While being able to achieve scores as high on 96% and 90.4% is very exciting on its own, this project could be built on heavily on the future. Firstly, while I tried to create many different models using the LSTM and the embedding layers, there is other types of LSTM models that could be explored in the future. By potentially trying out differing types of LSTM variations or even trying out a more recent approach such as a Gated Recurrent Unit (GRU) model, I could hope to improve the accuracy of this particular type of model even further. I could also have tried with the Logistic Regression model different sizes of bag of word models, beyond just the one word sized model. 

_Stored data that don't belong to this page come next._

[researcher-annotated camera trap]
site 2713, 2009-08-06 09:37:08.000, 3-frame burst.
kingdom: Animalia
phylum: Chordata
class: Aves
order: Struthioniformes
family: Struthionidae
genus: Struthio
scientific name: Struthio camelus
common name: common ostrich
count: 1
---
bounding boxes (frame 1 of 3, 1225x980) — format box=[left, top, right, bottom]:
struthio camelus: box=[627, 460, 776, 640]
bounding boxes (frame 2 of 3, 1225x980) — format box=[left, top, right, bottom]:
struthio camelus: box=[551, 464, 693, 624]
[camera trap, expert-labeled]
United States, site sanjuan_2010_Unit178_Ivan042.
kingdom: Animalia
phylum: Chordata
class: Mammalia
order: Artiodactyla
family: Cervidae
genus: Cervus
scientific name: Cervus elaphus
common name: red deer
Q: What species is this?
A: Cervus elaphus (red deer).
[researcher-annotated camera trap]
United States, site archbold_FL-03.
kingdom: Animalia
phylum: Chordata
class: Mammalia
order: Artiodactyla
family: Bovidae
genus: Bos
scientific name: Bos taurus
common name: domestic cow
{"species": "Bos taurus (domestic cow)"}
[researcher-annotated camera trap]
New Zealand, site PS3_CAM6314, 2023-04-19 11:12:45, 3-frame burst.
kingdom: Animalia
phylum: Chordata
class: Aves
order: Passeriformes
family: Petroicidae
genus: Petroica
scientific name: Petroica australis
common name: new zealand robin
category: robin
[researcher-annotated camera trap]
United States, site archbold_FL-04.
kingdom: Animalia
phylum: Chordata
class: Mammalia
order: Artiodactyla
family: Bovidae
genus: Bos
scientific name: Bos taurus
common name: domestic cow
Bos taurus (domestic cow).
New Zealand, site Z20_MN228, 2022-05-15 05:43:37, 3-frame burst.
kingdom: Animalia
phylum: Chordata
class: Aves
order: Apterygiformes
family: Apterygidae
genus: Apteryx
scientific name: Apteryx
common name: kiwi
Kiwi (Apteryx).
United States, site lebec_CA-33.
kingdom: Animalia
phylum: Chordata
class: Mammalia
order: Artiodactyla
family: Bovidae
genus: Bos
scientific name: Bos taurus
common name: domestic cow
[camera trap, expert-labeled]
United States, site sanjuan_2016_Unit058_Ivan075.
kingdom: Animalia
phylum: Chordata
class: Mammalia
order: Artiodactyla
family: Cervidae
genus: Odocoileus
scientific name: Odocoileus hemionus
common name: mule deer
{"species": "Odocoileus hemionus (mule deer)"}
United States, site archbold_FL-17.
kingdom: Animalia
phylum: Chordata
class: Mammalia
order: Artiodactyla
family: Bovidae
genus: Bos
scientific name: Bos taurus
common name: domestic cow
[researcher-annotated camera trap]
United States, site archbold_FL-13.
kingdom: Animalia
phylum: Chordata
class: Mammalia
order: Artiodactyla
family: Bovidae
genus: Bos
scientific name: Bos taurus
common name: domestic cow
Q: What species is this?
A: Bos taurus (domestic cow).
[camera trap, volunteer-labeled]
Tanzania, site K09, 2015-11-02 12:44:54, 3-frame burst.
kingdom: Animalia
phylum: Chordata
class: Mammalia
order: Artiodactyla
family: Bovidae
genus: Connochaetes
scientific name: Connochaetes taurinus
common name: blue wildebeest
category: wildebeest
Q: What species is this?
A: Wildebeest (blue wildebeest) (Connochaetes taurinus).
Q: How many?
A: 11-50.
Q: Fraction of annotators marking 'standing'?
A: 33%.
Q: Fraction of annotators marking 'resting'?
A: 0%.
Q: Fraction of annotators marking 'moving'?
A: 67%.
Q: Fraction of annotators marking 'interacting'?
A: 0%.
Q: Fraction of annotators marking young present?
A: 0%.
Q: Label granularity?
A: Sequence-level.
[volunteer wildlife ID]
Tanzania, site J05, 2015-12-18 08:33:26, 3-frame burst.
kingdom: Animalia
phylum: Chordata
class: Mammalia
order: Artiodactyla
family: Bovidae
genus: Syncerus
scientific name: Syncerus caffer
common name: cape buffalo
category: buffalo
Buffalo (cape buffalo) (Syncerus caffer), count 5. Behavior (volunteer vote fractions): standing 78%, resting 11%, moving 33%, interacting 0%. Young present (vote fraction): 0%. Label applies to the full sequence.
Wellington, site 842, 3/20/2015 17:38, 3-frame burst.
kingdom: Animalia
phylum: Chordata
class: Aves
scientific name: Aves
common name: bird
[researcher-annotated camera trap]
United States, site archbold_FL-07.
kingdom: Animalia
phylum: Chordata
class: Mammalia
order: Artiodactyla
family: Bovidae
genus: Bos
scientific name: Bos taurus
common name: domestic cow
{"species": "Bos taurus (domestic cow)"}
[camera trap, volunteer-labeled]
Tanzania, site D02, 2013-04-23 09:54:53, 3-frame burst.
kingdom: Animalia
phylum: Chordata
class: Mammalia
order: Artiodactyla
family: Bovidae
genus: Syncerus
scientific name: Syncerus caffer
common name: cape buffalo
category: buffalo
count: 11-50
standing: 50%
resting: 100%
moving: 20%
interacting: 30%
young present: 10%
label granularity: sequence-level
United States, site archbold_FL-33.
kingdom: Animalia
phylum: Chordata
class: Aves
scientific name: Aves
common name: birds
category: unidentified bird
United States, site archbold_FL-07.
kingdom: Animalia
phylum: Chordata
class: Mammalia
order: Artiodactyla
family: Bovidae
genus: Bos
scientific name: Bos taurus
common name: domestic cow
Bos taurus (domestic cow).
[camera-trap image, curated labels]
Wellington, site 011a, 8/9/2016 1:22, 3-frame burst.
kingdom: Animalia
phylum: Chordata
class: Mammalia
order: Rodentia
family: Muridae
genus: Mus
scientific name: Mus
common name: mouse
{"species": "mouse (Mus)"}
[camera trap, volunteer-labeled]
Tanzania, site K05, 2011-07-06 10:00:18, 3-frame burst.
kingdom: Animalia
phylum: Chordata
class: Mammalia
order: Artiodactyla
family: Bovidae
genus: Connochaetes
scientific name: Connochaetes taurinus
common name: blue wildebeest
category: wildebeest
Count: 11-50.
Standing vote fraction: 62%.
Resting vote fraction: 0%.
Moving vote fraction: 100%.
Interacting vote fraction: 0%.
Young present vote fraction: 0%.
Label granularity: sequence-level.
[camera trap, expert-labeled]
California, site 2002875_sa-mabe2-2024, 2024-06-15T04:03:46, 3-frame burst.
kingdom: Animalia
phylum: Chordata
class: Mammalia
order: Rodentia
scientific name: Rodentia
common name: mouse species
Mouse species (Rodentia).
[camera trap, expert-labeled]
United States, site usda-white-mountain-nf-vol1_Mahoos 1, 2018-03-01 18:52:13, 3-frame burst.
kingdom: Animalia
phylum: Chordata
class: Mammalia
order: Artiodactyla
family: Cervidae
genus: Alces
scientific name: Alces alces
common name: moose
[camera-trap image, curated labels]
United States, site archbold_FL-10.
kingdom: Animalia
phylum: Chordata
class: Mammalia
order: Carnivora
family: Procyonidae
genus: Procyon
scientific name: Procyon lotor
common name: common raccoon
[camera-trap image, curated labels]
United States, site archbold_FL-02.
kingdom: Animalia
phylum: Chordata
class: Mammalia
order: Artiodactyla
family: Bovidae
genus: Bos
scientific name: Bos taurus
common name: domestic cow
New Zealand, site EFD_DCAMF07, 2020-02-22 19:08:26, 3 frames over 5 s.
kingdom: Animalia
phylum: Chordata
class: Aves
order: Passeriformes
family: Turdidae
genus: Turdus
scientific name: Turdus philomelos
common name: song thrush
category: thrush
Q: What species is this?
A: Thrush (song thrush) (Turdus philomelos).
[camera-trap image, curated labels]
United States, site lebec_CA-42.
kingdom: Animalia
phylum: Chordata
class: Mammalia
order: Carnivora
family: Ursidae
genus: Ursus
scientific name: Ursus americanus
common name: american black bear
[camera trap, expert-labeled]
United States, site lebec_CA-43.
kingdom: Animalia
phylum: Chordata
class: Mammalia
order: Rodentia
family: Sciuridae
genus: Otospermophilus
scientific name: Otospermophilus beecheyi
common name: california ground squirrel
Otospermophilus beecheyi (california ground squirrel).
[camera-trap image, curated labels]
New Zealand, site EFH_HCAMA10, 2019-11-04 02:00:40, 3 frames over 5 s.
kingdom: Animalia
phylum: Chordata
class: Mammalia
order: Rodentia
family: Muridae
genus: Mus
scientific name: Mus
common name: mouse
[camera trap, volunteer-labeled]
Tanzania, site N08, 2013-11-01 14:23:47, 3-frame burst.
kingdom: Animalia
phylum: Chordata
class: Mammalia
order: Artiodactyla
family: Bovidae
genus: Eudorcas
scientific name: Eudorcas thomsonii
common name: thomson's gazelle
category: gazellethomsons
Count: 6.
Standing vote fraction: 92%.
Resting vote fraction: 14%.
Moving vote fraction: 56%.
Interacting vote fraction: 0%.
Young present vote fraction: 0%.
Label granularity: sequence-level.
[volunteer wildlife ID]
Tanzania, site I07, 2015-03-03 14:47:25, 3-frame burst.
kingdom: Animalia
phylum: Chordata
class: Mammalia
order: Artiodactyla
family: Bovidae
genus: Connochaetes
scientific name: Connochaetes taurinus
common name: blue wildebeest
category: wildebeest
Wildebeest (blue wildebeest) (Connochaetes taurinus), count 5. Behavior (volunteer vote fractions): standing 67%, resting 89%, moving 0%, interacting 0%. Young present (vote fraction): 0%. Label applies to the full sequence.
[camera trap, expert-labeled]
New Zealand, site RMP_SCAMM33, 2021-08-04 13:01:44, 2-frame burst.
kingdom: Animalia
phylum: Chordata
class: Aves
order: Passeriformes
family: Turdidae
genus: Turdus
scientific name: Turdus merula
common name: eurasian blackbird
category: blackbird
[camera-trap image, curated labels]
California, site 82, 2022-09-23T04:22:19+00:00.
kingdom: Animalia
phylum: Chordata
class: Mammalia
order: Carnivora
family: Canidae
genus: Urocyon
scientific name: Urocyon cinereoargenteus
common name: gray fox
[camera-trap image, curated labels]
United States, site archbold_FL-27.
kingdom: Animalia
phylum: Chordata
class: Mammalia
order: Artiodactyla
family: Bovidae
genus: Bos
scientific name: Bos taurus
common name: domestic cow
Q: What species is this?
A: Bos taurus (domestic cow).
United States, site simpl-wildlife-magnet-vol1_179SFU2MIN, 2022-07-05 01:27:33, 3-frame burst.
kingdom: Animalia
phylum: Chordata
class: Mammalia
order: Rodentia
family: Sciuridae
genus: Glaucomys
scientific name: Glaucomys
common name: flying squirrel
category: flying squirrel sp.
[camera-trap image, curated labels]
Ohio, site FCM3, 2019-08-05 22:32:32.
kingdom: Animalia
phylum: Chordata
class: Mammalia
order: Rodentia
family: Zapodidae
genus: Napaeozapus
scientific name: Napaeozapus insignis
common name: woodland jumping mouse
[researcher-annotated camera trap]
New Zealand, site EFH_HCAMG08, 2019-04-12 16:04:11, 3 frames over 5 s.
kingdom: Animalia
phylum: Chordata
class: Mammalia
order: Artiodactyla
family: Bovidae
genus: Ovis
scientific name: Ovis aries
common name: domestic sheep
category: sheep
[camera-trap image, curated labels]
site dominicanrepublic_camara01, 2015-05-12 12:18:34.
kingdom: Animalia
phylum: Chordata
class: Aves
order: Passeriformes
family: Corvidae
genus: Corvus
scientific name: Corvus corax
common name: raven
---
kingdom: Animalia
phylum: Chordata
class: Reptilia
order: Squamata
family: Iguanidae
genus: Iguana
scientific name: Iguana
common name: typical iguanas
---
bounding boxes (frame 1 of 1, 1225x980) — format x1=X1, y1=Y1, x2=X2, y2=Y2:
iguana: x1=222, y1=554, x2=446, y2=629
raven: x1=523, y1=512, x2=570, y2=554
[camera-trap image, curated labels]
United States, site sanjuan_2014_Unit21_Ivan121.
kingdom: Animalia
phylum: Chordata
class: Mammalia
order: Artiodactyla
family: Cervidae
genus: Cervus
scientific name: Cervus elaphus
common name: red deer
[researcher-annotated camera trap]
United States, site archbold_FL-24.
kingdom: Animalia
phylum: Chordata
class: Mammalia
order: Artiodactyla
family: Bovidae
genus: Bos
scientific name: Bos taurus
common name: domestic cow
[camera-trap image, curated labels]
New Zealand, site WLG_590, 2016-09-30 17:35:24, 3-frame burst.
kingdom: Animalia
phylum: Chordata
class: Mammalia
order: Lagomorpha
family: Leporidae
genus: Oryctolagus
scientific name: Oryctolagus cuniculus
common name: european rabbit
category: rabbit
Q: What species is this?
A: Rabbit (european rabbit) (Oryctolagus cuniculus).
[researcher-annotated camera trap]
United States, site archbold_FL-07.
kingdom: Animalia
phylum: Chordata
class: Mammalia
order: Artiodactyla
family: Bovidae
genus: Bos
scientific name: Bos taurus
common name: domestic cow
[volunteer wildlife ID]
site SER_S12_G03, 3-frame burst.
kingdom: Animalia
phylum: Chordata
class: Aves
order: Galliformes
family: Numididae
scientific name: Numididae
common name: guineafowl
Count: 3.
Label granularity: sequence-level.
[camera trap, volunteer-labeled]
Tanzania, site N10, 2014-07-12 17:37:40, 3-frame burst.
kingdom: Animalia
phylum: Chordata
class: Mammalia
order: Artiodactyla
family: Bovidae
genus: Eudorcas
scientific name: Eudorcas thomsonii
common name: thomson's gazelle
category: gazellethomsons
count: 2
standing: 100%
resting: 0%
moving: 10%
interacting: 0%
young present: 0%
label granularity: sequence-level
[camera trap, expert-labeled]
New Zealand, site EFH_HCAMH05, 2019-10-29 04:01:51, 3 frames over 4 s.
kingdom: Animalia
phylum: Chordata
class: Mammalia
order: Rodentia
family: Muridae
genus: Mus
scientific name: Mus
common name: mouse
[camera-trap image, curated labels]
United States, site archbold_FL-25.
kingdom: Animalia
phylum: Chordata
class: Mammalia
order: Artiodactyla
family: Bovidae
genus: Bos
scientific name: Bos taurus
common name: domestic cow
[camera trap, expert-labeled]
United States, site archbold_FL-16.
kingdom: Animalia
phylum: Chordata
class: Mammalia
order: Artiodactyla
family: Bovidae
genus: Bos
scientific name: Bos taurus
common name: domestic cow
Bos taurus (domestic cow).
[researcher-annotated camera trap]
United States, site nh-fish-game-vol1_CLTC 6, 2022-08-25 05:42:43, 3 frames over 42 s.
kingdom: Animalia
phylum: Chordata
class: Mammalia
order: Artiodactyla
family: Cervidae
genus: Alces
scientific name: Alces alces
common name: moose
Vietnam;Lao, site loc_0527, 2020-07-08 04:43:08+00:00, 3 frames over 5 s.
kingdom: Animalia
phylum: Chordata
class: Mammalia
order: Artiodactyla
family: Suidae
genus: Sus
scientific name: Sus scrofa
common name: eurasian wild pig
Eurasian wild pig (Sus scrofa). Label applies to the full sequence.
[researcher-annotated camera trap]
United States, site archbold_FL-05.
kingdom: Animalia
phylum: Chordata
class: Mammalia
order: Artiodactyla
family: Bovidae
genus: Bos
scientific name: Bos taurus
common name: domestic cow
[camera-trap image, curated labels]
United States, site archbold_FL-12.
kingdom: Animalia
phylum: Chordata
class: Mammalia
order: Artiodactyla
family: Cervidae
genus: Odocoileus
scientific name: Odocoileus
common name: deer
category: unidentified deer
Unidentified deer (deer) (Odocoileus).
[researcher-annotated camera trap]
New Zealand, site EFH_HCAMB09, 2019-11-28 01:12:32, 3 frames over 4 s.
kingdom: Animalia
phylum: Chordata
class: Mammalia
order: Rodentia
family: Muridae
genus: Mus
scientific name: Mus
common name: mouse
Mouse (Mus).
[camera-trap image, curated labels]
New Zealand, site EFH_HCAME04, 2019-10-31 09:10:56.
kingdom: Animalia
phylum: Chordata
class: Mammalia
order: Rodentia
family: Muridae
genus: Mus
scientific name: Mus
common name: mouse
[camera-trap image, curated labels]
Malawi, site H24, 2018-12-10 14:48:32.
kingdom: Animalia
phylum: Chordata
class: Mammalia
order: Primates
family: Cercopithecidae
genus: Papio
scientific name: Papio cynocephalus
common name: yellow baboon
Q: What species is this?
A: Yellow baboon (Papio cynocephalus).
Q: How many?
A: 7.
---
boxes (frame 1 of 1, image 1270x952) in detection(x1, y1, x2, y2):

Beyond just ways to increase the accuracy of the models themselves, the work done in this project could be used heavily to start identifying news articles outside of the one in this dataset. Being able to detect and remove fake news articles early on from sites such as Twitter or Facebook has huge societal implications, and maintaining faith in science and the truth in general, and using these types of models could be one way to begin trying to solve this issue. By utilizing these types of models to detect fake news articles early on could help prevent the spread of fake news and help people begin relying on more trusted sources in the future. 

Works Cited

“Fake News.” Kaggle, www.kaggle.com/c/fake-news. 

Phi, Michael. “Illustrated Guide to LSTM's and GRU's: A Step by Step Explanation.” Medium, Towards Data Science, 28 June 2020, towardsdatascience.com/illustrated-guide-to-lstms-and-gru-s-a-step-by-step-explanation-44e9eb85bf21. 

Raschka, Sebastian, and Vahid Mirjalili. Python Machine Learning. Packt Publishing Limited, 2015. 

Sinha, Nimesh. “Understanding LSTM and Its Quick Implementation in Keras for Sentiment Analysis.” Medium, Towards Data Science, 3 Mar. 2018, towardsdatascience.com/understanding-lstm-and-its-quick-implementation-in-keras-for-sentiment-analysis-af410fd85b47.